Task 1
According to the text on mobile money wallet design, what sample size do field studies need in order to give a great feedback loop?
Task 2
Reproduce the passage of the mobile money wallet text from "Open up your" up to and including "who did not.".
Task 3
Write what comes next in the text on mobile money wallet design, picking up after its final sentence.

Quoted text
________________
Commonly, the UI/UX isn’t given enough attention. Well-designed applications take feedback from literally thousands of users about what they like or dislike, how they interact with the app, and what could be improved. Steve Jobs’ exemplary command over design was legendary. He was so meticulous in his approach that every pixel had to be justified. Every function, placement, and so on, was examined and reexamined.

Proper UI/UX can offer an equal opportunity for right-handed users as well as left-handed users; short-length fingers to long fingers, small fingerprint areas to large; regular sight to colourblind. All is accounted for.

Industry veterans who excel in UI/UX design for the mobile swear by the numbers. Field study samples of at least 5,000 customers is what provides a great feedback loop for improving design, form and function.

Engagement – creating stickiness

A well-designed mobile money wallet is more than just payments. It’s a marriage of curated content plus transactions that enable an ecosystem to flourish.

Traditionally, we’re programmed to view the wallet as a paying function. It can be much more than that. Curated content that’s matched to the individual spending profile of every user can result in a great stickiness option. Look at the likes of what PFM (personal finance manager) apps do (e.g., Mint, or Moven). These visual layers on top of the transaction data stream make the whole experience of visually looking at your money more appealing, while at the same time providing users with additional transaction options (i.e., up-sell/cross-sell) products and services to them.

Open up your APIs

Innovation can come from various corners. One sure shot of increasing innovation on your own product is to open it for others to develop apps for it. Open APIs is a great mechanism by which it can act as a catalyst to stimulate growth in an otherwise stagnant industry.

Application Programming Interface

Research by various OEMs reflects this theory. Wallet providers who opened up their APIs experienced great brand loyalty, service offering and more revenue per user (when normalised) than with those mobile money operators who did not.

Many business opportunities are local to an economy and are often overlooked or missed by the OEMs. This is where APIs can make a huge difference. People will tinker with their ideas, and entrepreneurs will look at this as a floodgate of opportunity and cash in on it. Most will not be successful, but those that genuinely address a problem and are able to provide a solution to it, using the APIs, will do well.

The merchant base

Build it and they will come.

This is an age-old saying that’s still pertinent. To digress, in the mid-1990s when Motorola was rolling out the Iridium satellite phone programme, the CEO of Motorola called upon his team. He tasked them with visiting every country in the world, and signing up with every telecommunications carrier. I’m paraphrasing here, but a question was asked: “What success rate should we be looking at?” The answer was, “100%. We cannot risk that a client is in the field with our phone, only to find that the one carrier we couldn’t connect to is the one they need to connect to!”
________________
Data lines
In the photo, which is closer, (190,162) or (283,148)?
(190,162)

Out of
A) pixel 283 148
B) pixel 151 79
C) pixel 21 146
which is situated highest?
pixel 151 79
________________
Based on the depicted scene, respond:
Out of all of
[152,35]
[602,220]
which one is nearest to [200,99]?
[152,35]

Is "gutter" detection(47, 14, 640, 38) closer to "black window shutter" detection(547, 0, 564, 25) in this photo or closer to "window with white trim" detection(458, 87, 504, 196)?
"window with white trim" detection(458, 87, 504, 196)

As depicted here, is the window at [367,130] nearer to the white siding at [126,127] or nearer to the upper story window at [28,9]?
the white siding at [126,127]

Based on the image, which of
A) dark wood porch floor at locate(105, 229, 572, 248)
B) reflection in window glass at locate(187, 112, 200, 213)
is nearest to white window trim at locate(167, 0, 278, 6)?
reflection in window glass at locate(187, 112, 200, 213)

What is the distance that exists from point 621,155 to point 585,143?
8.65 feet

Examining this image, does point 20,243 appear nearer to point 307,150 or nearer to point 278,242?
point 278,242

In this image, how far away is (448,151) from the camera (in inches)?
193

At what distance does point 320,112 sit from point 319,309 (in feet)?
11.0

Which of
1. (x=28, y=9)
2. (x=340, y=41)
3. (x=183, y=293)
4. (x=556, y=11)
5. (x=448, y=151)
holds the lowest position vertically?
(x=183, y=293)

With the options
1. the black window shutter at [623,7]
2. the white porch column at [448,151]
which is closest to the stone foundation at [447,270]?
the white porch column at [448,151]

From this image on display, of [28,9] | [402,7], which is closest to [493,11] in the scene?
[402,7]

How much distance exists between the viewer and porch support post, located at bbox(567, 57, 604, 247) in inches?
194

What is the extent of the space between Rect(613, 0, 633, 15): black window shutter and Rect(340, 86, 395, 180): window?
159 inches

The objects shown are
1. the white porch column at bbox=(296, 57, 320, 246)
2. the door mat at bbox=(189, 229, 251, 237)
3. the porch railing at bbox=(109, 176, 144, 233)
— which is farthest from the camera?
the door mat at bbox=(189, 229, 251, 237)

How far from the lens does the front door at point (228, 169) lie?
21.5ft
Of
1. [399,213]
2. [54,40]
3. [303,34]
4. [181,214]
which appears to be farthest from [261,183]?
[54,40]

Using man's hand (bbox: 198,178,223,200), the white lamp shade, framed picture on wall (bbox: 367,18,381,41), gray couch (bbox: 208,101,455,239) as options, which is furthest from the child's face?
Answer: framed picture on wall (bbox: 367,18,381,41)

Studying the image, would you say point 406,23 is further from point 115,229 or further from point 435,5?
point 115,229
________________
Task answer 1
At least 5,000 customers.

Task answer 2
Open up your APIs

Innovation can come from various corners. One sure shot of increasing innovation on your own product is to open it for others to develop apps for it. Open APIs is a great mechanism by which it can act as a catalyst to stimulate growth in an otherwise stagnant industry.

Application Programming Interface

Research by various OEMs reflects this theory. Wallet providers who opened up their APIs experienced great brand loyalty, service offering and more revenue per user (when normalised) than with those mobile money operators who did not.

Task answer 3
Over the next three years, Motorola’s sales team did just that. Each and every market where Motorola was allowed to do business (as per US government regulations) was signed up. Each and every one.
It’s hard work, but someone has to do it.

The same needs to be applied to the merchant base in your economic activity zone. It’s about probability. With the spending persona data you have, you will have a detailed list of all the merchants your customers use. Then it’s your sales force that has to go into the field and sign them up. The probability of a customer going out with a wallet that can pay at any given merchant needs to be high. Quite high.

For any given launch of a wallet service, it’s imperative that the merchant base be secure (i.e., they have signed up). It gives a user no confidence to walk into an establishment only to find that the merchant doesn’t accept your wallet payment method. The wrong notion is to build a customer base to force the merchants to sign up. That’s akin to asking hungry customers to walk into a restaurant, only for the restaurant to say, “sorry, we’re not operational” or “we don’t serve that particular type of dish” – “only when we see demand for that dish would we perhaps change our mind”. It just doesn’t work that way.
Merchant sign-ups before customer walks-ins is a prerequisite.

Not the end of cash

A digital wallet isn’t the end of cash. Though many would like it, unfortunately, in many, many developing economies, for various reasons, cash remains king and it won’t be disappearing anytime soon. At least not at the rate pundits are predicting. At present, it makes sense to have payment systems that can coexist with the cash economy.

A hybrid coexistence of digital and analogue cannot be emphasised enough. Both ecosystems are here for the next couple of years, with the cash society slowly losing ground to the digital society. A well-designed mobile money wallet solution will take this into consideration and interface with cash-based transactions.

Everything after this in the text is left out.